Kegiatan:
**1.** Dalam kutipan dokumen, penulis memakai kata "tidak" atau "malas" untuk menyatakan hal yang tidak mau atau enggan dilakukannya. Sebutkan semua hal tersebut.
**2.** Menurut kutipan dokumen, apa alasan penulis menulis? Jawab dalam satu sampai tiga kalimat.

Kutipan Dokumen:
::::

Sebagian pro, sebagian lagi kontra. Tentu dengan dasar masing-masing. Apakah
tulisan ini bermaksud menanggapinya? Tidak. Saya tidak cukup berminat membahas
pemahaman yang berbeda dengan apa yang saya yakini. Malas memicu pro dan
kontra. Apalagi sampai berlarut dengan idealisme yang menjauhkan dari peta
kehidupan.
Saya juga
tidak ingin merasa sok pintar dengan menyelesaikan tulisan ini dan
mempublikasikannya di blog pribadi. Apalagi terkenal? Oh, tolong. Buang
jauh-jauh segala prasangka tanpa dasar yang benar. Saya menulis hanya karena
saya merasa perlu menulis, karena merasa bahwa tulisan saya perlu dibaca. Itu
saja. Terlepas akhirnya nanti dibaca atau tidak, yang penting saya sudah
menulis dan mempublikasikannya.

::::

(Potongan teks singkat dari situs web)
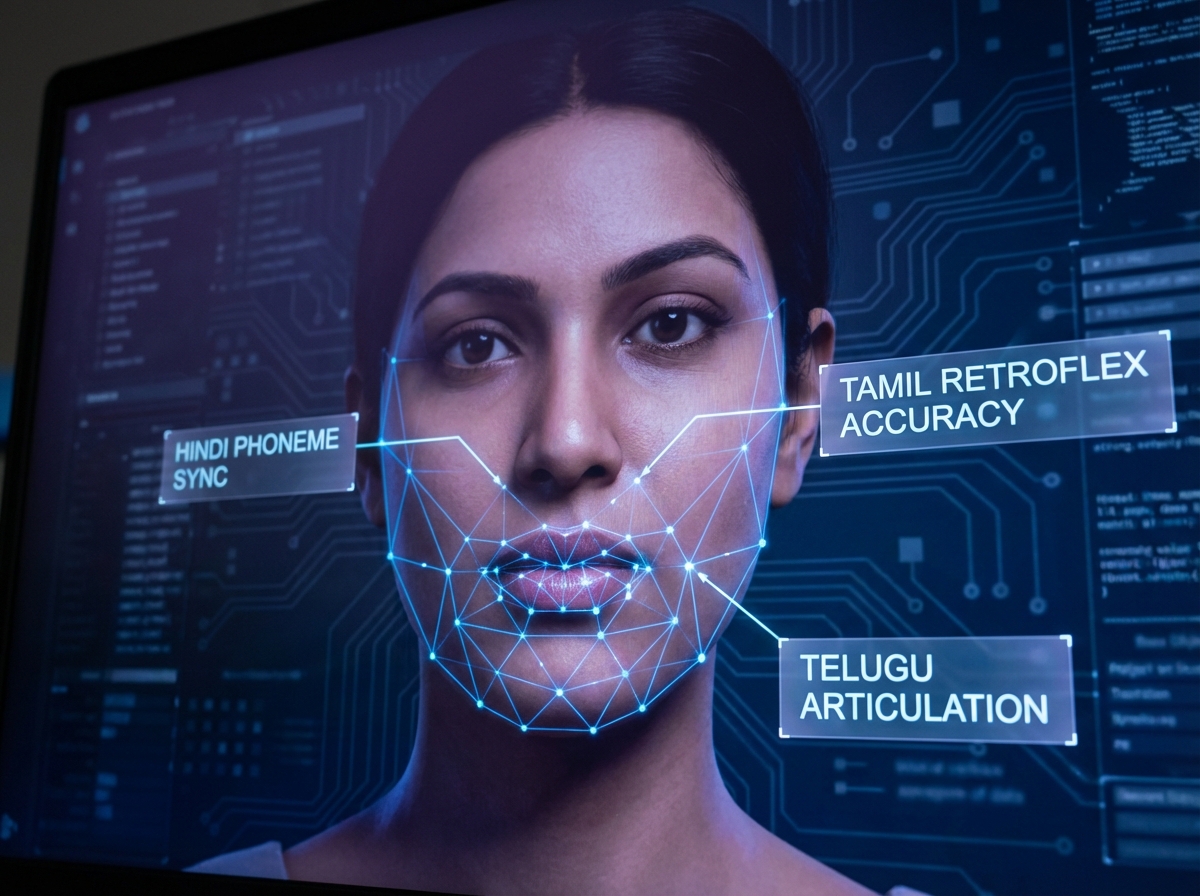 ROI illustration for vernacular AI and regional video personalization in India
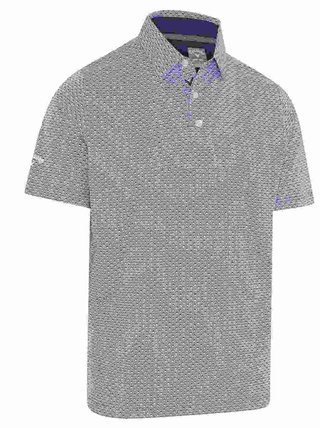 Callaway All Over Trademark heren polo, peacoat
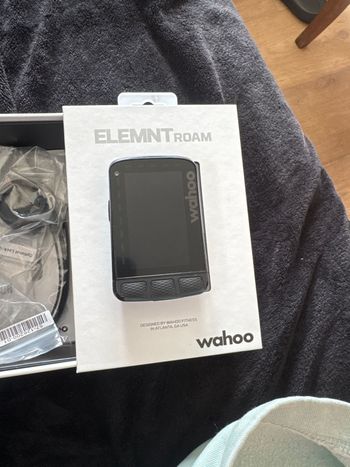 Wahoo, ELEMNT ROAM V2 GPS Computer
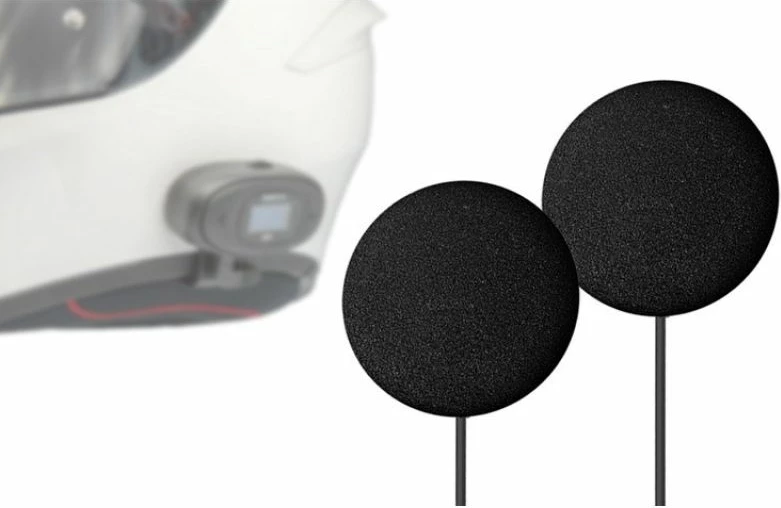 Interkom motoçiklete SENA për dy helmetë, i zi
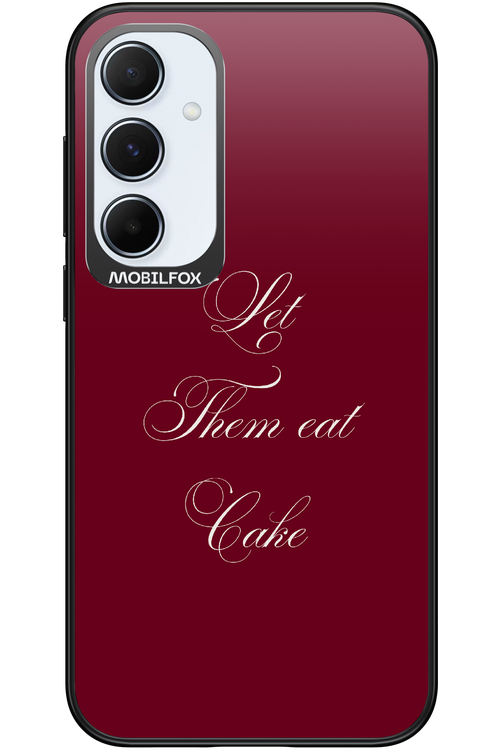 Let Them Eat Cake - Samsung Galaxy A55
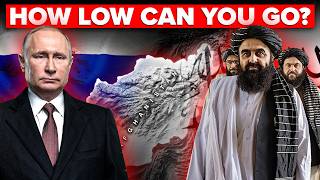 Russia Is So DESPERATE It's Turning to the TALIBAN for Help
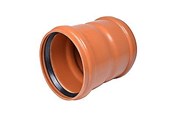 Produkty odwadniajace - Wavin PVC double sleeve 315mm - 550206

::::

Kunci Jawaban:
**1.**
- Menanggapi pihak yang pro dan kontra
- Membahas pemahaman yang berbeda dengan yang diyakininya
- Memicu pro dan kontra
- Merasa sok pintar dengan menyelesaikan tulisan ini dan mempublikasikannya di blog pribadi

**2.** Penulis menulis hanya karena merasa perlu menulis. Ia juga merasa bahwa tulisannya perlu dibaca.